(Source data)
※ ※ ※

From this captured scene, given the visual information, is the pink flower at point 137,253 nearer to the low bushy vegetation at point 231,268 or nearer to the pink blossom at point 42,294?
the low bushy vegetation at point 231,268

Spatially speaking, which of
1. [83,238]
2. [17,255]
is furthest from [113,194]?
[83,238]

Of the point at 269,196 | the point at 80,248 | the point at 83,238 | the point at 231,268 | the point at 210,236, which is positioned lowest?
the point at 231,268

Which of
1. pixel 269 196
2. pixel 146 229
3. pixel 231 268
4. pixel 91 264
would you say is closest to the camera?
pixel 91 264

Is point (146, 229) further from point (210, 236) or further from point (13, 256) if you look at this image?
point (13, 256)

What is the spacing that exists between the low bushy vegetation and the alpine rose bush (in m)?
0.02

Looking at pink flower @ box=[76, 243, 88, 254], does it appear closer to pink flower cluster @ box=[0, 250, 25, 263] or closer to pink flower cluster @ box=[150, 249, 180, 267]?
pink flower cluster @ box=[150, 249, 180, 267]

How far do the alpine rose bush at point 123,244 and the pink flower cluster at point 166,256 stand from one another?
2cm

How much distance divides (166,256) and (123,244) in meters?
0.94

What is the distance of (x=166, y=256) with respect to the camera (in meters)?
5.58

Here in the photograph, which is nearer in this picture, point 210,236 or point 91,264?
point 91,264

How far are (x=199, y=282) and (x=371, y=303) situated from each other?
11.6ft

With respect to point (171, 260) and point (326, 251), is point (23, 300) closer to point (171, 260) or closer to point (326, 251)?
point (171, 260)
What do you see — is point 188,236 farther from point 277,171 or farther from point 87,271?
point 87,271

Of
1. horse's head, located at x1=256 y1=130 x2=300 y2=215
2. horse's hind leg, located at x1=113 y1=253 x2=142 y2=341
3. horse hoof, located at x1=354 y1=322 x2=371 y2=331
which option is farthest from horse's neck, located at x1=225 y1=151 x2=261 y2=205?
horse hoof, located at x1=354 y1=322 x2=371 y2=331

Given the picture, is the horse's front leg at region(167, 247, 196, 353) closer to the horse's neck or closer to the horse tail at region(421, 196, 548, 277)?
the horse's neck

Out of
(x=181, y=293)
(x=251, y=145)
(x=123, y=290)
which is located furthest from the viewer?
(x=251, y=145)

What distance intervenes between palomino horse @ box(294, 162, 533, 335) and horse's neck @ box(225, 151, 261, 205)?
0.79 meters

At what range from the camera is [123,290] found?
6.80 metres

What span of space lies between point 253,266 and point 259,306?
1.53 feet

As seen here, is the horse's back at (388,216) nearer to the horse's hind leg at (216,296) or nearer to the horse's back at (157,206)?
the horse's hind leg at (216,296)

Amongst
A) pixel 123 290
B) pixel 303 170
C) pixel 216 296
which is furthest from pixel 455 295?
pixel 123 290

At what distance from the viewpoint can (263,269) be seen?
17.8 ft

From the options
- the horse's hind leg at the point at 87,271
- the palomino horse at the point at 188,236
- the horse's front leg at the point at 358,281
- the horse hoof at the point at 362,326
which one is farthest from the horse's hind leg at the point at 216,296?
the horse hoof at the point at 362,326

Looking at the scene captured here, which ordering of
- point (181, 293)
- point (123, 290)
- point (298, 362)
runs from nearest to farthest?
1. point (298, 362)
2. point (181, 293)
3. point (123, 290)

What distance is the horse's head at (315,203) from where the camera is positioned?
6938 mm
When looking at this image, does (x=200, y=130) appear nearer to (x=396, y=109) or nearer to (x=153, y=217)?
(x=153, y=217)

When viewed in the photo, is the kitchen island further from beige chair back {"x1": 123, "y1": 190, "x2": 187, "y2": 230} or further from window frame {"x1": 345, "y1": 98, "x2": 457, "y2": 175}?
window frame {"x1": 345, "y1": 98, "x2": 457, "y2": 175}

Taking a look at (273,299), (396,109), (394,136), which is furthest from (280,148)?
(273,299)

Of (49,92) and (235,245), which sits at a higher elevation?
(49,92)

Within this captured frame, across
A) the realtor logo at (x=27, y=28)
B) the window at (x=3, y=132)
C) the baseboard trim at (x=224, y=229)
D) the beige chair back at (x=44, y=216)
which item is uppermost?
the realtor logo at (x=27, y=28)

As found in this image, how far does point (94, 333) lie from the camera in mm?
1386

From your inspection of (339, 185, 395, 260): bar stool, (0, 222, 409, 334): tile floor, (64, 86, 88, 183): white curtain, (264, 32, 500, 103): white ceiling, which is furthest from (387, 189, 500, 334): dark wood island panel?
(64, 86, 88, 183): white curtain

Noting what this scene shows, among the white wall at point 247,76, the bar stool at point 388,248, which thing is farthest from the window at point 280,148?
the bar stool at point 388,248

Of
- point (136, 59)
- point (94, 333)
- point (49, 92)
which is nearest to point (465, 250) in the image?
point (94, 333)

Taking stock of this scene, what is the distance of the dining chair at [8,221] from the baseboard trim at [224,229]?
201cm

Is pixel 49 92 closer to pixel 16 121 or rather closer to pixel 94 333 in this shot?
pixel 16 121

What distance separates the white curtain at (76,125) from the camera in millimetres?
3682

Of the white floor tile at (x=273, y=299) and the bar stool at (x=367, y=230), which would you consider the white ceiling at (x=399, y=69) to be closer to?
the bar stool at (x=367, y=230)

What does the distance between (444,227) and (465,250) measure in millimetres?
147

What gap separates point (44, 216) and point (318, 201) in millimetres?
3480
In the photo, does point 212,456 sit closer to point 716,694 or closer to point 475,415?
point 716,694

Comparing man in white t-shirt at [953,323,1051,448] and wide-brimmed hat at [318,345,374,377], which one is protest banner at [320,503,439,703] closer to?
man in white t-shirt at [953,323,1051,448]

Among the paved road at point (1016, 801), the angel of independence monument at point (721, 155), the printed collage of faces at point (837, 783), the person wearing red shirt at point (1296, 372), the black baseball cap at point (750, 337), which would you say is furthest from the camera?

※ ※ ※

• **Exercise aim**
Please copy every entry above word for word, keeping each line and its order unchanged.

• **Response**
From this captured scene, given the visual information, is the pink flower at point 137,253 nearer to the low bushy vegetation at point 231,268 or nearer to the pink blossom at point 42,294?
the low bushy vegetation at point 231,268

Spatially speaking, which of
1. [83,238]
2. [17,255]
is furthest from [113,194]?
[83,238]

Of the point at 269,196 | the point at 80,248 | the point at 83,238 | the point at 231,268 | the point at 210,236, which is positioned lowest?
the point at 231,268

Which of
1. pixel 269 196
2. pixel 146 229
3. pixel 231 268
4. pixel 91 264
would you say is closest to the camera?
pixel 91 264

Is point (146, 229) further from point (210, 236) or further from point (13, 256) if you look at this image?
point (13, 256)

What is the spacing that exists between the low bushy vegetation and the alpine rose bush (in m)?
0.02

Looking at pink flower @ box=[76, 243, 88, 254], does it appear closer to pink flower cluster @ box=[0, 250, 25, 263] or closer to pink flower cluster @ box=[150, 249, 180, 267]?
pink flower cluster @ box=[150, 249, 180, 267]

How far do the alpine rose bush at point 123,244 and the pink flower cluster at point 166,256 stand from one another?
2cm

How much distance divides (166,256) and (123,244) in meters?
0.94

What is the distance of (x=166, y=256) with respect to the camera (in meters)?
5.58

Here in the photograph, which is nearer in this picture, point 210,236 or point 91,264?
point 91,264

How far are (x=199, y=282) and (x=371, y=303) situated from each other?
11.6ft

With respect to point (171, 260) and point (326, 251), is point (23, 300) closer to point (171, 260) or closer to point (326, 251)?
point (171, 260)
What do you see — is point 188,236 farther from point 277,171 or farther from point 87,271?
point 87,271

Of
1. horse's head, located at x1=256 y1=130 x2=300 y2=215
2. horse's hind leg, located at x1=113 y1=253 x2=142 y2=341
3. horse hoof, located at x1=354 y1=322 x2=371 y2=331
which option is farthest from horse's neck, located at x1=225 y1=151 x2=261 y2=205?
horse hoof, located at x1=354 y1=322 x2=371 y2=331

Given the picture, is the horse's front leg at region(167, 247, 196, 353) closer to the horse's neck or closer to the horse tail at region(421, 196, 548, 277)?
the horse's neck

Out of
(x=181, y=293)
(x=251, y=145)
(x=123, y=290)
which is located furthest from the viewer?
(x=251, y=145)

What distance intervenes between palomino horse @ box(294, 162, 533, 335) and horse's neck @ box(225, 151, 261, 205)?
0.79 meters

At what range from the camera is [123,290] found?
6.80 metres

What span of space lies between point 253,266 and point 259,306?
1.53 feet

As seen here, is the horse's back at (388,216) nearer to the horse's hind leg at (216,296) or nearer to the horse's back at (157,206)?
the horse's hind leg at (216,296)

Amongst
A) pixel 123 290
B) pixel 303 170
C) pixel 216 296
which is furthest from pixel 455 295?
pixel 123 290

At what distance from the viewpoint can (263,269) be seen?
17.8 ft

From the options
- the horse's hind leg at the point at 87,271
- the palomino horse at the point at 188,236
- the horse's front leg at the point at 358,281
- the horse hoof at the point at 362,326
which one is farthest from the horse's hind leg at the point at 216,296?
the horse hoof at the point at 362,326

Looking at the scene captured here, which ordering of
- point (181, 293)
- point (123, 290)
- point (298, 362)
runs from nearest to farthest?
1. point (298, 362)
2. point (181, 293)
3. point (123, 290)

What distance is the horse's head at (315,203) from where the camera is positioned?
6938 mm
When looking at this image, does (x=200, y=130) appear nearer to (x=396, y=109) or nearer to (x=153, y=217)?
(x=153, y=217)

When viewed in the photo, is the kitchen island further from beige chair back {"x1": 123, "y1": 190, "x2": 187, "y2": 230} or further from window frame {"x1": 345, "y1": 98, "x2": 457, "y2": 175}?
window frame {"x1": 345, "y1": 98, "x2": 457, "y2": 175}

Taking a look at (273,299), (396,109), (394,136), which is furthest from (280,148)?
(273,299)

Of (49,92) and (235,245), which sits at a higher elevation?
(49,92)

Within this captured frame, across
A) the realtor logo at (x=27, y=28)
B) the window at (x=3, y=132)
C) the baseboard trim at (x=224, y=229)
D) the beige chair back at (x=44, y=216)
which item is uppermost?
the realtor logo at (x=27, y=28)

As found in this image, how far does point (94, 333) lie from the camera in mm?
1386

From your inspection of (339, 185, 395, 260): bar stool, (0, 222, 409, 334): tile floor, (64, 86, 88, 183): white curtain, (264, 32, 500, 103): white ceiling, which is furthest from (387, 189, 500, 334): dark wood island panel?
(64, 86, 88, 183): white curtain

Noting what this scene shows, among the white wall at point 247,76, the bar stool at point 388,248, which thing is farthest from the window at point 280,148?
the bar stool at point 388,248

Of
- point (136, 59)
- point (94, 333)
- point (49, 92)
which is nearest to point (465, 250) in the image?
point (94, 333)

Taking stock of this scene, what is the distance of the dining chair at [8,221] from the baseboard trim at [224,229]?
201cm

Is pixel 49 92 closer to pixel 16 121 or rather closer to pixel 94 333 in this shot?
pixel 16 121

What distance separates the white curtain at (76,125) from the camera in millimetres?
3682

Of the white floor tile at (x=273, y=299) and the bar stool at (x=367, y=230), which would you consider the white ceiling at (x=399, y=69) to be closer to?
the bar stool at (x=367, y=230)

What does the distance between (444,227) and (465,250) measure in millimetres?
147

What gap separates point (44, 216) and point (318, 201) in millimetres?
3480
In the photo, does point 212,456 sit closer to point 716,694 or closer to point 475,415?
point 716,694

Comparing man in white t-shirt at [953,323,1051,448] and wide-brimmed hat at [318,345,374,377], which one is protest banner at [320,503,439,703] closer to?
man in white t-shirt at [953,323,1051,448]

Among the paved road at point (1016, 801), the angel of independence monument at point (721, 155), the printed collage of faces at point (837, 783), the person wearing red shirt at point (1296, 372), the black baseball cap at point (750, 337), which would you say is furthest from the camera?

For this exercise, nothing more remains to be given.